[Opening MATERIAL TO PROCESS section]

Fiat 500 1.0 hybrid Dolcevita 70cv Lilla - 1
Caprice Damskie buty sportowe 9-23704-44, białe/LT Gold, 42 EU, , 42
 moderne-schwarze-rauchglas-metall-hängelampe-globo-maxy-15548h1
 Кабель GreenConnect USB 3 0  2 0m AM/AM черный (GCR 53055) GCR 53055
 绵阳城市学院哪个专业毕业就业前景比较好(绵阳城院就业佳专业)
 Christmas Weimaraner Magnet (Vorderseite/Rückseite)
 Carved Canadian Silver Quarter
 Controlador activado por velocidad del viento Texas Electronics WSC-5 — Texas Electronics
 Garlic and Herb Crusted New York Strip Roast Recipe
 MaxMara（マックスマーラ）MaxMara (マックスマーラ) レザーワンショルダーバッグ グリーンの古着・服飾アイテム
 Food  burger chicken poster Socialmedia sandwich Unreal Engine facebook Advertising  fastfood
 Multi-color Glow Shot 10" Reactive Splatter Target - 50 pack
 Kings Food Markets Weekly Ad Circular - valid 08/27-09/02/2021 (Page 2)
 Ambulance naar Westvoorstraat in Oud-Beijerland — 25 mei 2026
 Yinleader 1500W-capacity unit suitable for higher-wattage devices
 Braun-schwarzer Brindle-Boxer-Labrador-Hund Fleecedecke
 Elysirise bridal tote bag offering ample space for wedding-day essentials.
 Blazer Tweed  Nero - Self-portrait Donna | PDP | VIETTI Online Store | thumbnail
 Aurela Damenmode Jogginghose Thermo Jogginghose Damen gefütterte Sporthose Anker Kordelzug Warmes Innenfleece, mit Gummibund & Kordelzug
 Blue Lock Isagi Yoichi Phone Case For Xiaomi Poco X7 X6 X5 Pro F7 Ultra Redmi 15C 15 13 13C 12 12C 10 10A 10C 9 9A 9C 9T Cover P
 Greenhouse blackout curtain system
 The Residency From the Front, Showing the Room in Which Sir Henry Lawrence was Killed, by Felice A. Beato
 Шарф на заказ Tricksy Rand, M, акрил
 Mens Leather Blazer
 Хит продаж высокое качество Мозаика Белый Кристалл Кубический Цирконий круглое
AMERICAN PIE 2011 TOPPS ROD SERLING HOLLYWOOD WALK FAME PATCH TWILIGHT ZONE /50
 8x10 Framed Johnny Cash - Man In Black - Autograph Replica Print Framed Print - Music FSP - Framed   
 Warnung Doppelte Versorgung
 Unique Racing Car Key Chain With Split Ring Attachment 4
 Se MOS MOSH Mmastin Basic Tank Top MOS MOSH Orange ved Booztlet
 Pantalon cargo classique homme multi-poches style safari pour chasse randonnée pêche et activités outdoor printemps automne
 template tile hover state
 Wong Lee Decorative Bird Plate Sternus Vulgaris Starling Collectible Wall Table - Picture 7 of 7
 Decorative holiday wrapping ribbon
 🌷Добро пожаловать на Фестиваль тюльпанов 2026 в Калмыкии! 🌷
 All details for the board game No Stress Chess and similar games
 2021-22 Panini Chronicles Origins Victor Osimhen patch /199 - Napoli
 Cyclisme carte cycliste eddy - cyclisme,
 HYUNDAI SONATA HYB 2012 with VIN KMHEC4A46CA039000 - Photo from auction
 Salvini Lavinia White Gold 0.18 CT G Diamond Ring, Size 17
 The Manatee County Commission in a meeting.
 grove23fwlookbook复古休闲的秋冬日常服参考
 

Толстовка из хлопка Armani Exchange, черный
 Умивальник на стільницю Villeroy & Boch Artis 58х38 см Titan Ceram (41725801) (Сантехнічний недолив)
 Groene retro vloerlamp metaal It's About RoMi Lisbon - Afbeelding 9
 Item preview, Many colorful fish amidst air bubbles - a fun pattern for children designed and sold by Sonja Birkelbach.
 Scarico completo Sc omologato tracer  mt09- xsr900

[Closing MATERIAL TO PROCESS section]

## WORK REQUEST
Across the records above, show each line containing the word "Gold".

## OUTPUT FOR THIS EXERCISE
Caprice Damskie buty sportowe 9-23704-44, białe/LT Gold, 42 EU, , 42
 Salvini Lavinia White Gold 0.18 CT G Diamond Ring, Size 17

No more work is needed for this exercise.